There are some important advantages about RIS-TD3: (1) RIS-TD3 has good stability by delay updating and smooth regularization of the target policy network, so as to obtain the optimal solution of the nonconvex optimization problem, lower bit error rate is obtained. (2) The effect of a hyperparameter on the performance of the algorithm is explored, and the hyperparameter is chosen appropriately to further improve detection performance. (3) RIS-TD3 does not need to estimate channel information in advance. (4) RIS-TD3 has lower bit error rate and more stable convergence performance than the reference method under the condition of lack of channel information. (5) The problems of incomplete parameter acquisition and serious direct link interference in traditional AmBC signal detection methods are avoided.

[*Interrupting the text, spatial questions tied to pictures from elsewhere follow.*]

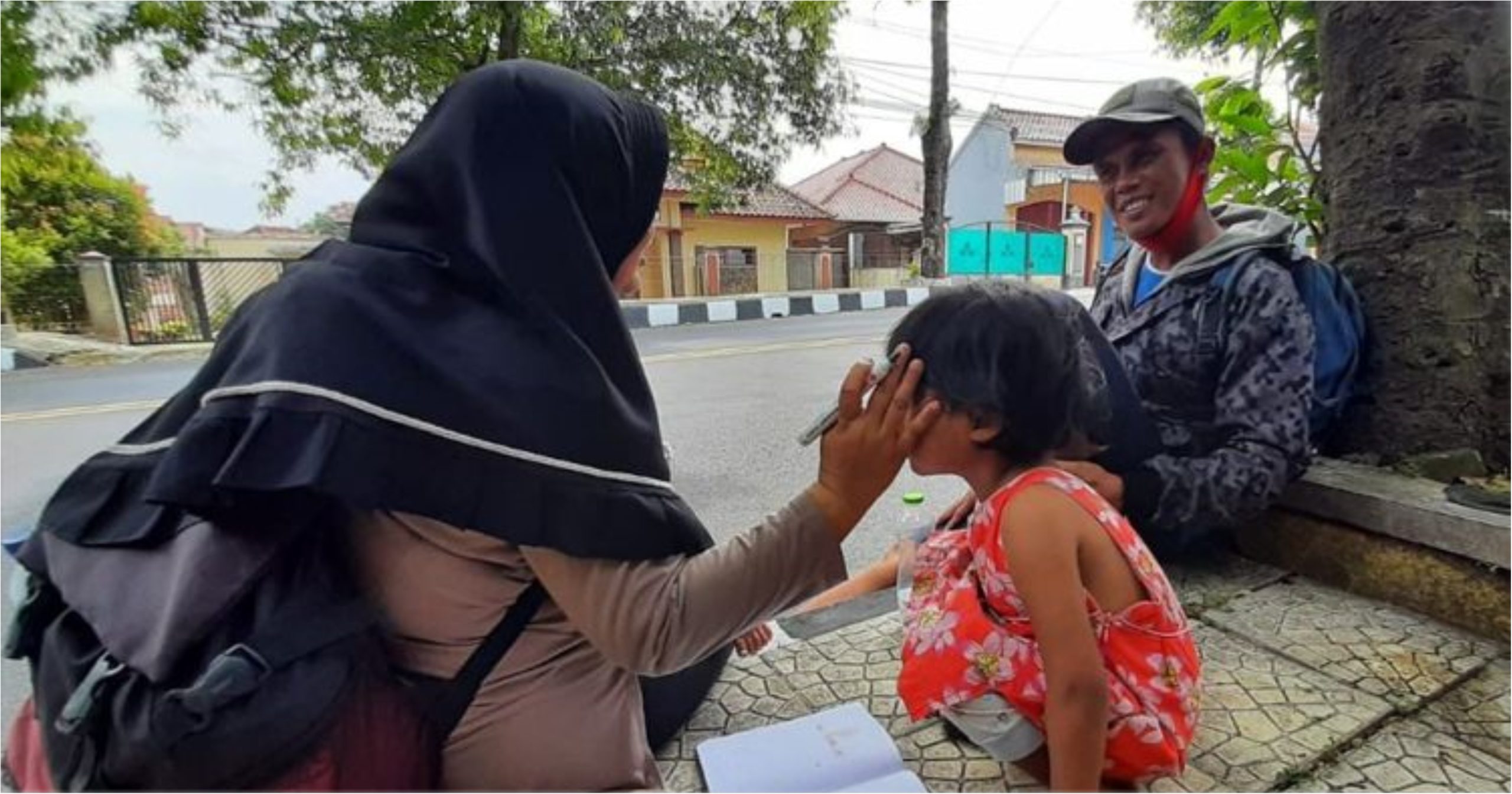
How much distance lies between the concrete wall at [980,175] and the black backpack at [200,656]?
20.9 metres

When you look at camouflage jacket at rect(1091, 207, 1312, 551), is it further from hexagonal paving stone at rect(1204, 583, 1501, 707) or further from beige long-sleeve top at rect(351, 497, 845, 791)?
beige long-sleeve top at rect(351, 497, 845, 791)

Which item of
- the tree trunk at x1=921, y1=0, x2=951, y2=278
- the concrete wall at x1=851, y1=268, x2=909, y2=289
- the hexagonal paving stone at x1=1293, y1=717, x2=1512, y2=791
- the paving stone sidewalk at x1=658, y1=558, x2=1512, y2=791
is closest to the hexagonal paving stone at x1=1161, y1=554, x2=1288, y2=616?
the paving stone sidewalk at x1=658, y1=558, x2=1512, y2=791

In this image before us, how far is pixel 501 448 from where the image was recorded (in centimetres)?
82

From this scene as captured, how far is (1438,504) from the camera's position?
1711 mm

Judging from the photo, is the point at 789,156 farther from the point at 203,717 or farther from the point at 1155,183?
the point at 203,717

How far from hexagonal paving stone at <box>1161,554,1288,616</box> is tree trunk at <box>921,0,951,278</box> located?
337 inches

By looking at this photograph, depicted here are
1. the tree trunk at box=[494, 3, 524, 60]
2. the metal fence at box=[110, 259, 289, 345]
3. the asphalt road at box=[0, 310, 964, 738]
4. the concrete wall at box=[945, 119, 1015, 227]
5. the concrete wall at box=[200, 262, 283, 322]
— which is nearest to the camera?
the asphalt road at box=[0, 310, 964, 738]

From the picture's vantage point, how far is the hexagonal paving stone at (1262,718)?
135 centimetres

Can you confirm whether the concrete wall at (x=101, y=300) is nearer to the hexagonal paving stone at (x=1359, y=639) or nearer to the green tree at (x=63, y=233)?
the green tree at (x=63, y=233)

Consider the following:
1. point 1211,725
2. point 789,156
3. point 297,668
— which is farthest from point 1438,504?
point 789,156

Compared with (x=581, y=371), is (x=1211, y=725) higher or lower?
lower

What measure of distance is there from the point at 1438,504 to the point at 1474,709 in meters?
0.45

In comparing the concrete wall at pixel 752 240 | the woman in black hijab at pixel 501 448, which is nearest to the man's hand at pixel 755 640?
the woman in black hijab at pixel 501 448

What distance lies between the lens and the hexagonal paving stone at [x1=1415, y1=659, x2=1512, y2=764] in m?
1.39
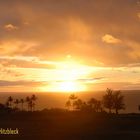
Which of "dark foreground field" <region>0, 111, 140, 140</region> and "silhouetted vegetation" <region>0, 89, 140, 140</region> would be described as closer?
"dark foreground field" <region>0, 111, 140, 140</region>

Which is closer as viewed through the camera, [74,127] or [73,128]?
[73,128]

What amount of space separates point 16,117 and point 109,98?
4516 centimetres

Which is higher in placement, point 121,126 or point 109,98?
point 109,98

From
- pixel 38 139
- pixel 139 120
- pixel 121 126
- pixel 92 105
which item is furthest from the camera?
pixel 92 105

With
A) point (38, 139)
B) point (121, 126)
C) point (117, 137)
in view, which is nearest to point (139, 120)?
point (121, 126)

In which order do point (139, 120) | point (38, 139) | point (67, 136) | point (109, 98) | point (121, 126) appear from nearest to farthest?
point (38, 139) → point (67, 136) → point (121, 126) → point (139, 120) → point (109, 98)

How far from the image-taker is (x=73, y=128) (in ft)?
259

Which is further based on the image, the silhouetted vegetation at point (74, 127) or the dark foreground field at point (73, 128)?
the silhouetted vegetation at point (74, 127)

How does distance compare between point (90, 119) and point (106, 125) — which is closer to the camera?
point (106, 125)

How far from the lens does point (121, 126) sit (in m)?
84.8

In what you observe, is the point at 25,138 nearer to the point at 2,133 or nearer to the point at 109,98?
the point at 2,133

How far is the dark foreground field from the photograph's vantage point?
205ft

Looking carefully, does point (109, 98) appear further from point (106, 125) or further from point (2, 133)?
point (2, 133)

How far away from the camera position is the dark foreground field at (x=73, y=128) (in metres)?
62.6
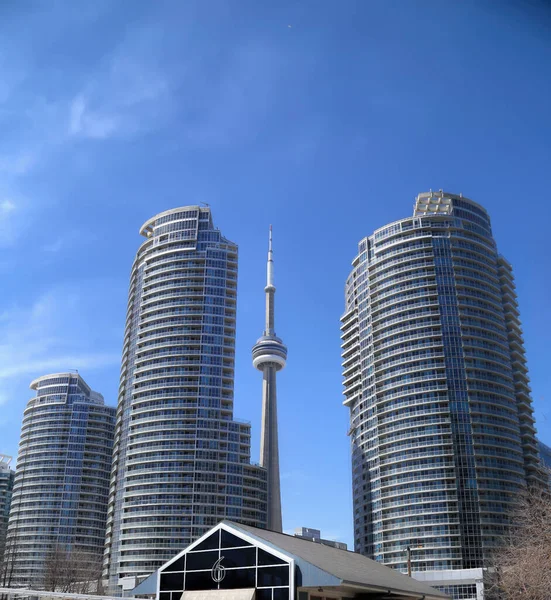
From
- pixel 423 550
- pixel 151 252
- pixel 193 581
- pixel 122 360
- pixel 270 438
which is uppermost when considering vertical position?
pixel 151 252

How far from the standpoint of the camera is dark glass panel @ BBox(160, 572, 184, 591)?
4850 cm

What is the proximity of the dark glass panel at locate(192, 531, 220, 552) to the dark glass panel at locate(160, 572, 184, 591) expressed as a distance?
2.22m

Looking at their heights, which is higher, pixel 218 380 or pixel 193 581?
pixel 218 380

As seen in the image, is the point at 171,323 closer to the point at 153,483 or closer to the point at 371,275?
the point at 153,483

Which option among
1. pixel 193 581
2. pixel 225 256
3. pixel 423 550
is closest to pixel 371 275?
pixel 225 256

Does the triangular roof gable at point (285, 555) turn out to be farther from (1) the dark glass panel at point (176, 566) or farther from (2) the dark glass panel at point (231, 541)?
(1) the dark glass panel at point (176, 566)

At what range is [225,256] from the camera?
185 metres

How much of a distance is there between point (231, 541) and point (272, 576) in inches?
154

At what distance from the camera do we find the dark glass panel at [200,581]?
4697 centimetres

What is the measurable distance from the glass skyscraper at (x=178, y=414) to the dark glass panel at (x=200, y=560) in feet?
362

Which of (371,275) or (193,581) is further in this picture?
(371,275)

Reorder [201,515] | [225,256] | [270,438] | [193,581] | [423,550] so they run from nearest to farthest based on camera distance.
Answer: [193,581], [423,550], [201,515], [225,256], [270,438]

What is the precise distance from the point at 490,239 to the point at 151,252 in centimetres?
8592

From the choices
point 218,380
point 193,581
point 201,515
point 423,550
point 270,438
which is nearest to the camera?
point 193,581
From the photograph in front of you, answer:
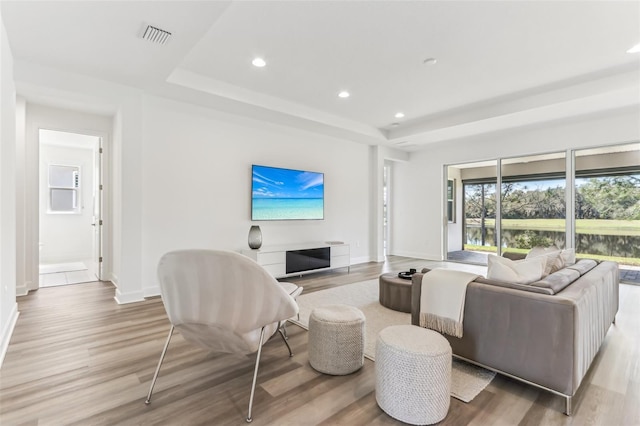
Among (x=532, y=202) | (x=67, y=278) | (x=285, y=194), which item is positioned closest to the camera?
(x=67, y=278)

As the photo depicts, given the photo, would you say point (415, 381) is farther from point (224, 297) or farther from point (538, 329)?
point (224, 297)

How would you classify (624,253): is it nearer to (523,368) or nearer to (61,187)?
(523,368)

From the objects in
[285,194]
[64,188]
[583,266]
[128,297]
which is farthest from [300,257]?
[64,188]

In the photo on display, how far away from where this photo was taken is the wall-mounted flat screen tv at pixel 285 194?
16.0ft

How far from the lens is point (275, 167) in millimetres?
5133

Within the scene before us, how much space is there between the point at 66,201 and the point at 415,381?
8.19 meters

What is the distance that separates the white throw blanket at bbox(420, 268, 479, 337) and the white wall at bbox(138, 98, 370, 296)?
128 inches

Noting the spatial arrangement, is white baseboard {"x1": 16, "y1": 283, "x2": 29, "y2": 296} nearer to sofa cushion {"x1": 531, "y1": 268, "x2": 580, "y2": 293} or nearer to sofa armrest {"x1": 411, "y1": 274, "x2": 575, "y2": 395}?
sofa armrest {"x1": 411, "y1": 274, "x2": 575, "y2": 395}

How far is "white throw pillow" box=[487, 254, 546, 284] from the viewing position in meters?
2.05

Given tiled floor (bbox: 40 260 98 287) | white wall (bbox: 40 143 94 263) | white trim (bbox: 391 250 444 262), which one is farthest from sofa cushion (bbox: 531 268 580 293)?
white wall (bbox: 40 143 94 263)

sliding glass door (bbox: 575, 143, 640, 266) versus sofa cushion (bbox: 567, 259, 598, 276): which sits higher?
sliding glass door (bbox: 575, 143, 640, 266)

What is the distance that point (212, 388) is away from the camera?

To further improve the signal detection performance, we will consider introducing hierarchical deep multi-task joint learning to learn more discriminative features efficiently. For model speed acceleration, a series of ingenious model compression technologies will be tried to combine into the deep reinforcement learning framework. Moreover, the effects of delicate adaptive self-training and practical unsupervised training schemes will be explored.